Data under study
◇ ◇ ◇

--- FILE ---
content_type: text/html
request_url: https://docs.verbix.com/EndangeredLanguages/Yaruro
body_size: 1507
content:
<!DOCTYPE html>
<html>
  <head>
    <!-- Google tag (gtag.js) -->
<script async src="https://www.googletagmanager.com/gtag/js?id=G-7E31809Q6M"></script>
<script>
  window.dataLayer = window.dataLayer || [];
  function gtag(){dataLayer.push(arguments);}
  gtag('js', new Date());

◇ ◇ ◇

What you need to do
Scan the entries above and show each line that contains the word "gtag".

Task answer
    <!-- Google tag (gtag.js) -->
<script async src="https://www.googletagmanager.com/gtag/js?id=G-7E31809Q6M"></script>
  function gtag(){dataLayer.push(arguments);}
  gtag('js', new Date());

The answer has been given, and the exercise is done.